In Mark’s gospel, is the story of an encounter which included labels, divisions, insults, name calling and claiming, teaching, healing and identity. Jesus wants to get away from the crowds he needs some space. He goes to a place he is not likely to be known or even noticed. He goes to the hood. You know that place where “those” people are. He is not interested in connecting with them, just hiding from the “us.” Then, if it don’t beat all, one of them finds him. Now, this wasn't just one of them, it was a woman. Law, culture, race, gender are all part of what would have prevented this encounter. But this was no meek and mild woman – she was a mother – a mother with a desperately sick child. She was one determined and tenacious spitfire. She had heard rumors of a healer, so she sought him out and mustered up the courage to approach him. Once found, she asks him to help her. He has no reason whatsoever to care or want to help her. He says to her, in effect, “Bitch you kidding me, what I do is for my kid’s. I’m not giving you the bread from their table.” Un-deterred she retorts, “even bitch’s get the scraps falling from the table.” Having heard her plea, he relents, “Indeed, go home your daughter is healed.”
Rather than argue or deny her identified place in relation to Jesus, she embraces it, flips it, teaches him something new and ultimately accomplishes her objective.
Many folks are confused, intrigued, offended and curious as to why or how I can call myself “Jesus’ Bitch.” Technically the word bitch refers to a female dog. We all know we have made it something else.
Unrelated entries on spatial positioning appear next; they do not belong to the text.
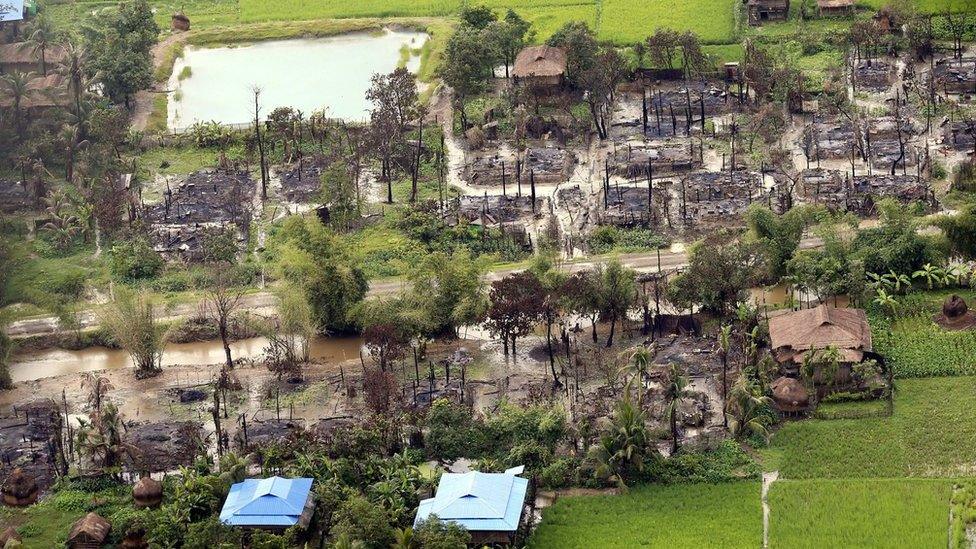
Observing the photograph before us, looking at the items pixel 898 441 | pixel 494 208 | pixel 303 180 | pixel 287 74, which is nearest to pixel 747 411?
pixel 898 441

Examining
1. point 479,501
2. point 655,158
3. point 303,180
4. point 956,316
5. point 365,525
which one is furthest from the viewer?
point 303,180

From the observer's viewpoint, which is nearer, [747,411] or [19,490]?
[19,490]

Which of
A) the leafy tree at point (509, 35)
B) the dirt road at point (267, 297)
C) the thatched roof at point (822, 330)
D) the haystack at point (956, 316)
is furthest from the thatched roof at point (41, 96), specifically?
the haystack at point (956, 316)

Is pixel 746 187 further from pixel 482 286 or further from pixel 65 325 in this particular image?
pixel 65 325

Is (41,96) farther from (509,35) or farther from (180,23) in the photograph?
(509,35)

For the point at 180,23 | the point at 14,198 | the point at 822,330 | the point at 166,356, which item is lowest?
the point at 166,356

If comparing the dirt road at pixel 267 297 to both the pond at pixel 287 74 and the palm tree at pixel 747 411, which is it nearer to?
the palm tree at pixel 747 411

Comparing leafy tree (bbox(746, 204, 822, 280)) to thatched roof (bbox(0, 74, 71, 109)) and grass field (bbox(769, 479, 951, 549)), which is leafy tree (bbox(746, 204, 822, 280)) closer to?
grass field (bbox(769, 479, 951, 549))

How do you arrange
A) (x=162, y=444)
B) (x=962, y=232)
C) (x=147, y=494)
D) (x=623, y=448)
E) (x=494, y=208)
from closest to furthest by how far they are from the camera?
(x=147, y=494) → (x=623, y=448) → (x=162, y=444) → (x=962, y=232) → (x=494, y=208)
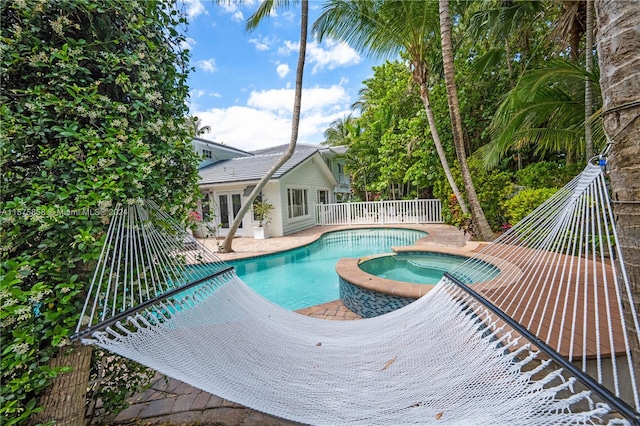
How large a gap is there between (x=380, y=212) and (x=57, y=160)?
11.6 m

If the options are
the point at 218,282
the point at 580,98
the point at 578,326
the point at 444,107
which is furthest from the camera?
the point at 444,107

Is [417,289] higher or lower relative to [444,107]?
lower

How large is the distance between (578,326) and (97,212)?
3.48 m

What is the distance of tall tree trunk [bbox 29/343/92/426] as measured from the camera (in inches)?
50.4

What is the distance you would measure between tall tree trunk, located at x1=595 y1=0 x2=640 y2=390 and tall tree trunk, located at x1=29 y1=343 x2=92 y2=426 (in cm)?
261

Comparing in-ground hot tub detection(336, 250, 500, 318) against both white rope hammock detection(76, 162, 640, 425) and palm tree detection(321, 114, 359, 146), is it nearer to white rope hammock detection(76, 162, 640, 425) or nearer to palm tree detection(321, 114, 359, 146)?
white rope hammock detection(76, 162, 640, 425)

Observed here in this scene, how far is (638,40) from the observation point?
1.04 metres

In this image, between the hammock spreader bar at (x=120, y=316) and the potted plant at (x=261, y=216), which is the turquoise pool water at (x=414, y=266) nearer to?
the hammock spreader bar at (x=120, y=316)

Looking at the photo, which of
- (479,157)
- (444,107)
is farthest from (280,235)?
(444,107)

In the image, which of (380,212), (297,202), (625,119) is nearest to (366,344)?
(625,119)

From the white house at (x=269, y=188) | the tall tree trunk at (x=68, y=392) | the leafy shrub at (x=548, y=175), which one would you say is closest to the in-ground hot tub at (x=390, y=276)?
the tall tree trunk at (x=68, y=392)

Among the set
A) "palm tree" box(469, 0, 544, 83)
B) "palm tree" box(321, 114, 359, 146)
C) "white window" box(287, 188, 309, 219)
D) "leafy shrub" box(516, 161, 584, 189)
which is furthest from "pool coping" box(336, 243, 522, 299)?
"palm tree" box(321, 114, 359, 146)

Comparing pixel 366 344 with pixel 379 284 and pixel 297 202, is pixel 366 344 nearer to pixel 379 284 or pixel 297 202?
pixel 379 284

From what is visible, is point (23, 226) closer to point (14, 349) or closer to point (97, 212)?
point (97, 212)
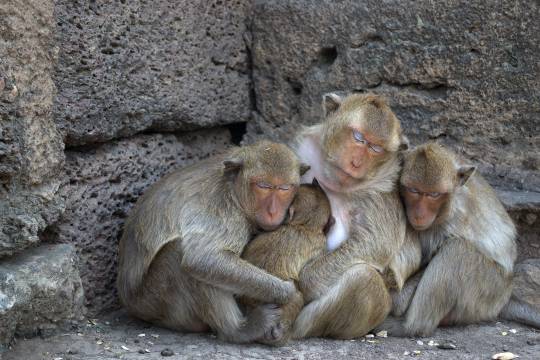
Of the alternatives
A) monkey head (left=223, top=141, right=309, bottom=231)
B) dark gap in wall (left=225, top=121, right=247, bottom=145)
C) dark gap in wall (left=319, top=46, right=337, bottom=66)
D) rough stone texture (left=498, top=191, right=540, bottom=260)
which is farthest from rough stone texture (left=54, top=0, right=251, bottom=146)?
rough stone texture (left=498, top=191, right=540, bottom=260)

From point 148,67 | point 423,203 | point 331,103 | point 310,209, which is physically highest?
point 148,67

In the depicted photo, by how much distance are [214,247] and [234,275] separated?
0.72ft

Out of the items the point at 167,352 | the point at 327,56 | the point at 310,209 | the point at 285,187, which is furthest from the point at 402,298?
the point at 327,56

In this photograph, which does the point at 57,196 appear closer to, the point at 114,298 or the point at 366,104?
the point at 114,298

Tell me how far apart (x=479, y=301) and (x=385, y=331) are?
71 cm

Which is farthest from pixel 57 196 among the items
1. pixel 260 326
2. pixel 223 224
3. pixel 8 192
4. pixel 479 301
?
pixel 479 301

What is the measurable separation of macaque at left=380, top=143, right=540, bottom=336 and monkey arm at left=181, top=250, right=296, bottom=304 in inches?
37.7

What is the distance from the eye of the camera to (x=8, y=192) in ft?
18.2

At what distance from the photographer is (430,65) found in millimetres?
7121

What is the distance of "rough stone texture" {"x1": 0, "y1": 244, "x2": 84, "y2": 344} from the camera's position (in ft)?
17.8

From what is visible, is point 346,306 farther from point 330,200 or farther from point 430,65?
point 430,65

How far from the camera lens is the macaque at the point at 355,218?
612 centimetres

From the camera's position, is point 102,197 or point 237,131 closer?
point 102,197

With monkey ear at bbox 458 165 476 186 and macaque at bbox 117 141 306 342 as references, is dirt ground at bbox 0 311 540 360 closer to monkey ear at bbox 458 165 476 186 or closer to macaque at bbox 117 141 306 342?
macaque at bbox 117 141 306 342
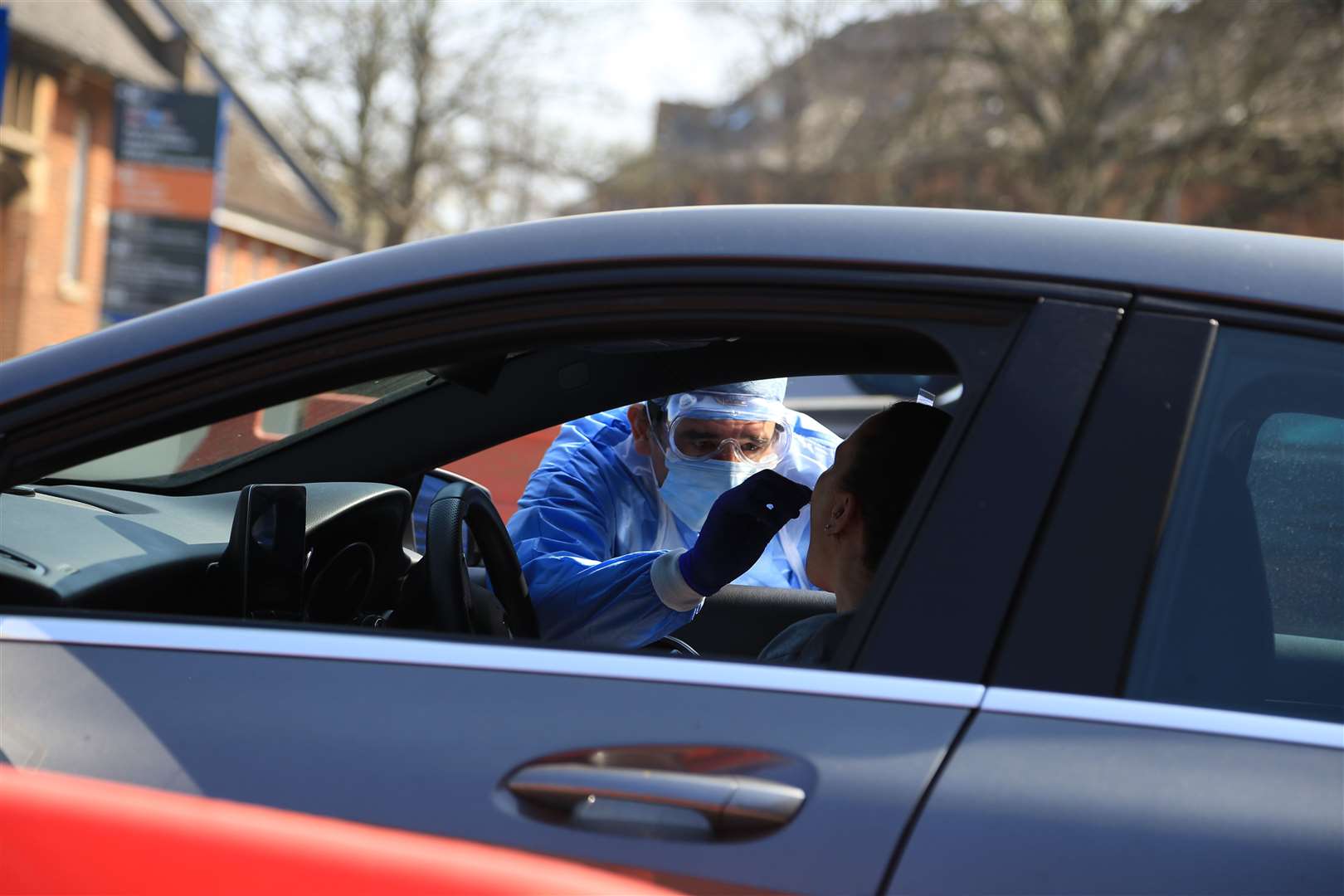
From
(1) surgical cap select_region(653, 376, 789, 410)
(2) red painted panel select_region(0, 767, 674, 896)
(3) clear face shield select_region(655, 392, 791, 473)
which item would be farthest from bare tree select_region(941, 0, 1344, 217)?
(2) red painted panel select_region(0, 767, 674, 896)

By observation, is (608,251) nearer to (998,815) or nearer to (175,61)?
(998,815)

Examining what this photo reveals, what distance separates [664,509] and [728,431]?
0.42 m

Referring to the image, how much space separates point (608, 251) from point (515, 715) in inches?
19.9

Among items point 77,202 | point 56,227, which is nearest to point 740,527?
point 56,227

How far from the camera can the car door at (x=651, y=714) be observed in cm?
121

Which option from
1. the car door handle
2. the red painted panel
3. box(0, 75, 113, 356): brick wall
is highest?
box(0, 75, 113, 356): brick wall

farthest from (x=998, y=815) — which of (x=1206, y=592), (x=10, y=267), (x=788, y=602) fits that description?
(x=10, y=267)

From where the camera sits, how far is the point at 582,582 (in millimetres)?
2688

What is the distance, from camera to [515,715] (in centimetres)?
130

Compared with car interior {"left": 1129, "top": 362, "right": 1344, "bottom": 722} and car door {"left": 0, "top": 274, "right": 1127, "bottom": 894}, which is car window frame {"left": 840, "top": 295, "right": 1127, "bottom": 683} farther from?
car interior {"left": 1129, "top": 362, "right": 1344, "bottom": 722}

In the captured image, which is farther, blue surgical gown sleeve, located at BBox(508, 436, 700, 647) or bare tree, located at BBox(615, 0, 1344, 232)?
bare tree, located at BBox(615, 0, 1344, 232)

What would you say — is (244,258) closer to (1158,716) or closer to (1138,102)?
(1138,102)

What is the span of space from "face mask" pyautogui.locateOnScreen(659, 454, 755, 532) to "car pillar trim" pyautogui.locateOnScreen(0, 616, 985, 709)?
1914 mm

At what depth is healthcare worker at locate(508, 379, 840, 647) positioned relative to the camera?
252 cm
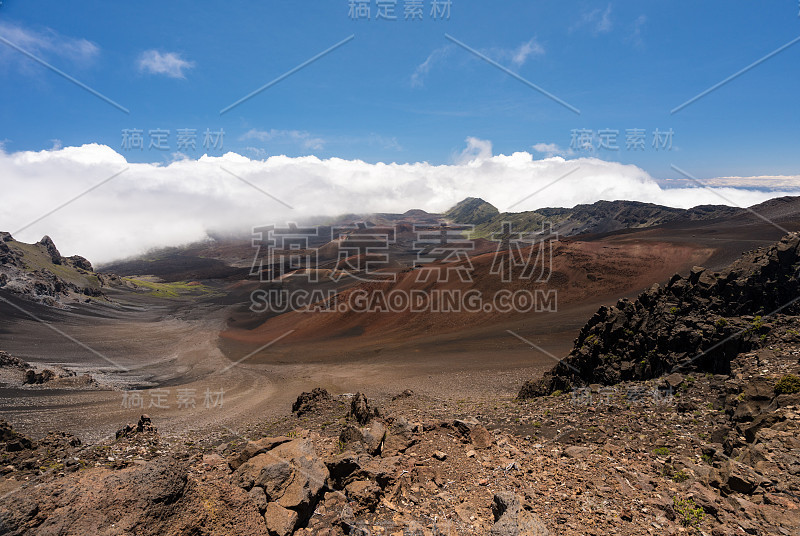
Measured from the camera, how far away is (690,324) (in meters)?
11.8

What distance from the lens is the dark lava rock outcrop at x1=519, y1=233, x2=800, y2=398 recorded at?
1080cm

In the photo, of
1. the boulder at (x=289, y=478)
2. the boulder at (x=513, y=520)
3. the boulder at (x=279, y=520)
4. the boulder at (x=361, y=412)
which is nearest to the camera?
the boulder at (x=279, y=520)

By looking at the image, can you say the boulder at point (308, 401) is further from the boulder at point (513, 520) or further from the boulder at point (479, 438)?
the boulder at point (513, 520)

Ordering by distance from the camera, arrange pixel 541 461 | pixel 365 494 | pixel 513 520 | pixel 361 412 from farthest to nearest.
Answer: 1. pixel 361 412
2. pixel 541 461
3. pixel 365 494
4. pixel 513 520

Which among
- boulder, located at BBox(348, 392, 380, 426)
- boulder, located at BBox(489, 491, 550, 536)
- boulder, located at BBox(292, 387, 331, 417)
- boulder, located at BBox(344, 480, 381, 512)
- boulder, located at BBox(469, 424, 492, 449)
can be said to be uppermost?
boulder, located at BBox(489, 491, 550, 536)

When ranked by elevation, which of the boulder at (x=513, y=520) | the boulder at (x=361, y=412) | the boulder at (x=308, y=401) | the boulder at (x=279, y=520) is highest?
the boulder at (x=279, y=520)

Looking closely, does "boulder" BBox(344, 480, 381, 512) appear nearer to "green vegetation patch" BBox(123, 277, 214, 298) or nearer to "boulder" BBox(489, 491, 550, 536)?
"boulder" BBox(489, 491, 550, 536)

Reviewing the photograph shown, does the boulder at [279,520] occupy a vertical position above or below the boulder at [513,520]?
above

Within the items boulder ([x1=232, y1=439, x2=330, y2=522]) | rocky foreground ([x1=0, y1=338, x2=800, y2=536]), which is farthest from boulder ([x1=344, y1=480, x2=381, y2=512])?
boulder ([x1=232, y1=439, x2=330, y2=522])

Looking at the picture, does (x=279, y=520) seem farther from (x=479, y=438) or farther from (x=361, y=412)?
(x=361, y=412)

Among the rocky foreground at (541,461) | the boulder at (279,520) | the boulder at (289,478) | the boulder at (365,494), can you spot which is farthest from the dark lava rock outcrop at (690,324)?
the boulder at (279,520)

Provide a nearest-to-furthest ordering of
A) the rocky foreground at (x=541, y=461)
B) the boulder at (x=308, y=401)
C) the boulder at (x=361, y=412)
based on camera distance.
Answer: the rocky foreground at (x=541, y=461), the boulder at (x=361, y=412), the boulder at (x=308, y=401)

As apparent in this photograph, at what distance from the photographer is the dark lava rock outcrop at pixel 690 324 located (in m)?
10.8

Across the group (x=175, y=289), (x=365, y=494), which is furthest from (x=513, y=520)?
(x=175, y=289)
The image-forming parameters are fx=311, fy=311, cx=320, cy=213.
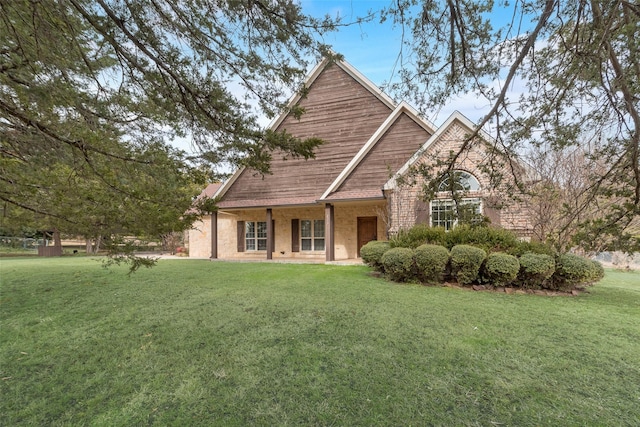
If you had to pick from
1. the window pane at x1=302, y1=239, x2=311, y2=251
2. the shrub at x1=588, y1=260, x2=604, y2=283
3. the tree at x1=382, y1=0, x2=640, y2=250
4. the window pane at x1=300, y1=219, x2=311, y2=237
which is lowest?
the shrub at x1=588, y1=260, x2=604, y2=283

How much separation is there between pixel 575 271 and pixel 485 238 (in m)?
2.12

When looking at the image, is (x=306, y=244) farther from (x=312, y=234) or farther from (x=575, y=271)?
(x=575, y=271)

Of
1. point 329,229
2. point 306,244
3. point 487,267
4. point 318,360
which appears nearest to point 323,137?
point 329,229

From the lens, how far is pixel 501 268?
7918 mm

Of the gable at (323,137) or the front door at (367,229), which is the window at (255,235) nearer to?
the gable at (323,137)

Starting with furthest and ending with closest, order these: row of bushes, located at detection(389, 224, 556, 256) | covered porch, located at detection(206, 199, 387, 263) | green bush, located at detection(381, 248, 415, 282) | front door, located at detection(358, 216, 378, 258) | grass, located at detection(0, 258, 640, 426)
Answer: front door, located at detection(358, 216, 378, 258) → covered porch, located at detection(206, 199, 387, 263) → green bush, located at detection(381, 248, 415, 282) → row of bushes, located at detection(389, 224, 556, 256) → grass, located at detection(0, 258, 640, 426)

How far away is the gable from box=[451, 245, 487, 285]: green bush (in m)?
7.54

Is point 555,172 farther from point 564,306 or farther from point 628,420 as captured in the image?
point 628,420

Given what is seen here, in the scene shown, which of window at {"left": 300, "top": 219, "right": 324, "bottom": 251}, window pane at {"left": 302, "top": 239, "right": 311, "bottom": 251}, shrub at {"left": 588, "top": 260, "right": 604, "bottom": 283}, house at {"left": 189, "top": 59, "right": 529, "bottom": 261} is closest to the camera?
shrub at {"left": 588, "top": 260, "right": 604, "bottom": 283}

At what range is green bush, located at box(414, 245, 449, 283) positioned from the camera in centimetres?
845

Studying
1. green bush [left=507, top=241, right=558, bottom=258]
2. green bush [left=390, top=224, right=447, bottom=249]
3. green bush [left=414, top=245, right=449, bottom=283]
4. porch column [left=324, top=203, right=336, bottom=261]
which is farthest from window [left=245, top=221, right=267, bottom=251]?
green bush [left=507, top=241, right=558, bottom=258]

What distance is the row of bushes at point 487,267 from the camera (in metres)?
7.82

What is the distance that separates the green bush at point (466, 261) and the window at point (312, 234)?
8.72 meters

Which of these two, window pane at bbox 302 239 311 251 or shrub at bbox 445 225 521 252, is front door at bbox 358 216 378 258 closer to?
window pane at bbox 302 239 311 251
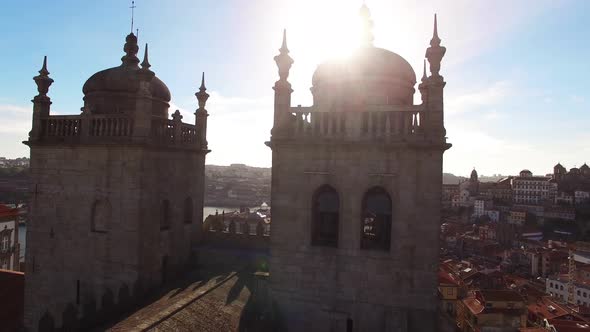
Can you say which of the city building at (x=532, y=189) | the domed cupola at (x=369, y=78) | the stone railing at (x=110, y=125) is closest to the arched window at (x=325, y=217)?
the domed cupola at (x=369, y=78)

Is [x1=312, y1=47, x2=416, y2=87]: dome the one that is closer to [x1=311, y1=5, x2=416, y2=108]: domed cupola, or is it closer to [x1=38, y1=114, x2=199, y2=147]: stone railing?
[x1=311, y1=5, x2=416, y2=108]: domed cupola

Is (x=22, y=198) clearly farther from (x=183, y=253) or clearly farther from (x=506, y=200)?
(x=506, y=200)

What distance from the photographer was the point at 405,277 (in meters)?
12.3

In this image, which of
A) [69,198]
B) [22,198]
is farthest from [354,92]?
[22,198]

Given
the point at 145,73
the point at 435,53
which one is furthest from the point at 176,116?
the point at 435,53

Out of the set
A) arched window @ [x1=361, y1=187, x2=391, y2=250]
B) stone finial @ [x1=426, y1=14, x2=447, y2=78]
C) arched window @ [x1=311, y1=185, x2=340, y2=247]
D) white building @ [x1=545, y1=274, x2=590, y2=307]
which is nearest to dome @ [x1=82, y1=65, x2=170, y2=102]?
arched window @ [x1=311, y1=185, x2=340, y2=247]

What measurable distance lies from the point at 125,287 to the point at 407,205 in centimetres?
A: 1120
It is used today as an insult, an attitude, a term of endearment and even affection. “Who the hell do you think you are bitch?” “Hey bitch, let’s hit the club.” I have a history that includes a high-risk street life. I have the playful loving heart, passion and tenacity of a bulldog, once I bite into something you’ll be hard pressed to un-clench these jaws. Along with having an attitude throughout my life which moved from in your face defensiveness based out of insecurity - to a confident - I don’t really give a shit what you think about me - it then made since that this story was used as the passage at the center of my ordination. As my very dear friend, mentor and pastor Doug Vold preached it:
“We who know Jeana-marie are often inclined to think this story is about her. She has used that language. She could tell her story, if someone asked her to. And we are blown away by that story, to be honest. Those who know it more are the more deeply drawn into its drama and its wonders. It is a story, by the way, that includes an amazing and tangled history with God, full of sharp exchanges, and more than witty repartee. The Syrophoenecian woman could look tame by comparison!
But all that is to get the subject of this story wrong. It is not really a story about Jeana-marie. It just looks like it. And Jeana-marie is the first to say so. This is a story about God, and God’s grace. This is a story about God’s love that reaches farther and deeper than we can ever imagine. This is a story about God’s promise that crosses barriers of gender and culture and personal history and, at times, even outright rejection. This is a story about a gospel in which crumbs become feasts and the gift of acceptance and grace, itself, can draw us into a life, into a world, into a story that is bigger than we are. This ordination of Jeana-marie is a story of God, God’s grace, and how it hit its mark.”
So, I claim my name, with memory and with attitude. I am Jesus’ Bitch. I will wear it in faith, love and humility. I ask for the faith and courage to live into it and share it. What is your Name?